Availability of several anthropometric and biological markers of cardiovascular risk.
Use of conditional growth to examine highly correlated measurements, and assessment of the separate contributions of linear growth and relative weight gain.
Use of subsample in one of the follow-ups. Multiple hypothesis testing leads to increased type I error.
Lack of anthropometric data at 2 years is a limitation, since there is evidence suggesting that the hazards of rapid weight gain appear particularly after the first 2 years of life.
Introduction
Metabolic and cardiovascular diseases are important public health problems that cause enormous costs in terms of human and economic resources and are responsible for high rates of morbidity and mortality in most regions of the world.1
Growth trajectories throughout life course, including the fetal period, may have effects on the cardiovascular risk profile later in life.2 It is well established in the literature that low birth weight (a marker of fetal growth restriction) is a risk factor for type 2 diabetes,3 insulin resistance4 and cardiovascular diseases.5 6 However, the critical age interval (first year of life or middle childhood) for accelerated growth (weight and height changes) that leads to the development of chronic conditions remains controversial.5 7 8 Evidence suggests that accelerated weight gain during infancy is associated with an adverse metabolic risk profile in adulthood.7 9 10 In addition, it has been found that rapid weight gain increases the risk of metabolic disturbances when it occurs during childhood, as a result of a more rapid development of body fat mass.11 The definition of this critical period is crucial to inform health policies.

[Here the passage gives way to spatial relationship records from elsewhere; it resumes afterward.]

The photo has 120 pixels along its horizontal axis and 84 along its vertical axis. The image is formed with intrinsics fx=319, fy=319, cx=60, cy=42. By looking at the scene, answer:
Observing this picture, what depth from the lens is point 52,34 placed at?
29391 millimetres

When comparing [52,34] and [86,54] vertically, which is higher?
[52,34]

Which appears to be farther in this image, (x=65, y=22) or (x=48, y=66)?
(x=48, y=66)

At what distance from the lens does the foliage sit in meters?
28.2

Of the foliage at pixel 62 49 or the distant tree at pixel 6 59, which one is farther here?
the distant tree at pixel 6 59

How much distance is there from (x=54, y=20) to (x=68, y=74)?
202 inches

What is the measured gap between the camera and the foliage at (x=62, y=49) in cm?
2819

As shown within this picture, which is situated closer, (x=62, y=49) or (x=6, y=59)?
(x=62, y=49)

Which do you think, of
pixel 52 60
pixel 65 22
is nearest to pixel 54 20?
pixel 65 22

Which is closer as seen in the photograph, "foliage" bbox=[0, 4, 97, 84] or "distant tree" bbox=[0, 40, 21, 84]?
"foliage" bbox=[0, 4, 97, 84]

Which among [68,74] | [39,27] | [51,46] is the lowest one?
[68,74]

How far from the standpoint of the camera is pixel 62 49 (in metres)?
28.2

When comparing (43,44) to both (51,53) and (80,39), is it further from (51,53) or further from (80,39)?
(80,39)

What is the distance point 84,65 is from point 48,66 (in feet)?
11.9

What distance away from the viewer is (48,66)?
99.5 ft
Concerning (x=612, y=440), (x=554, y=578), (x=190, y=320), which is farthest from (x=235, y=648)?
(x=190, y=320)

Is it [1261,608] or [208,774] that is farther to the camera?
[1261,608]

Studies on growth trajectories throughout life course and adult outcomes have examined weight gain without any distinction between the weight gain relative to height and linear growth. Dissimilar consequences of these measures have been found,12 13 which are relevant for healthcare policy makers when developing programmes for cardiometabolic risk prevention. In this study we aimed to assess the associations between size at birth (weight and length), conditional relative weight (CWh) and conditional length/height (CH) at ages 1, 4, 11, 15 and 18 years and cardiovascular risk markers (C-reactive protein (CRP), lipid profile, body mass index (BMI) and waist circumference (WC) in adolescents aged 18 years who are participants in the 1993 Pelotas birth cohort study.
Methods
The city of Pelotas, a medium-sized city with nearly 330 000 inhabitants, is located in southern Brazil. In 1993, all mothers who delivered a newborn in any of the five hospitals of the city and who resided in the urban area were invited to participate in a birth cohort study (99% of all births). Data were collected on 5249 live births and only 16 individuals refused to participate. The cohort participants have been followed up at different time points thereafter. All visits were carried out by trained interviewers and fieldwork team members. Further details of the methodology have been published previously.14
This study included information from six follow-ups: perinatal and at ages 1, 4, 11, 15 and 18 years. The 1-year and 4-year follow-ups were conducted only in a subsample of the original cohort. The same children were the target population (n=1460) for both follow-ups which consisted of all low birth weight children (n=510) plus a random sample of 20% of children who were not born with low birth weight (n=950). The response rates for each follow-up were 99.6% (n=5249), 93.4% (n=1363), 87.2% (n=1273), 87.5% (n=4452), 85.7% (n=4349) and 81.4% (n=4106), respectively (see online supplementary file 1). More details of each follow-up are described elsewhere.15 A diagram with a description of the cohort follow-ups used in this study is available in online supplementary file 1. Household visits were performed in every wave except for the 18-year-old visit which took place at the university research clinic where interviews, physical examinations and collection of biological samples were carried out.16
Supplementary file 1
The protocol study was approved by the School of Medicine Ethics Committee of the Federal University of Pelotas. All participants or their legal representatives voluntarily signed a consent letter prior to participation in each follow-up. Verbal consent was provided in the perinatal phase.
Assessment of outcomes
We examined the following cardiovascular risk markers measured at the 18-year follow-up: CRP, total cholesterol (TC), HDL-cholesterol (HDL-C), LDL-cholesterol (LDL-C), triglycerides (TGL), systolic blood pressure (SBP), diastolic blood pressure (DBP), BMI and WC.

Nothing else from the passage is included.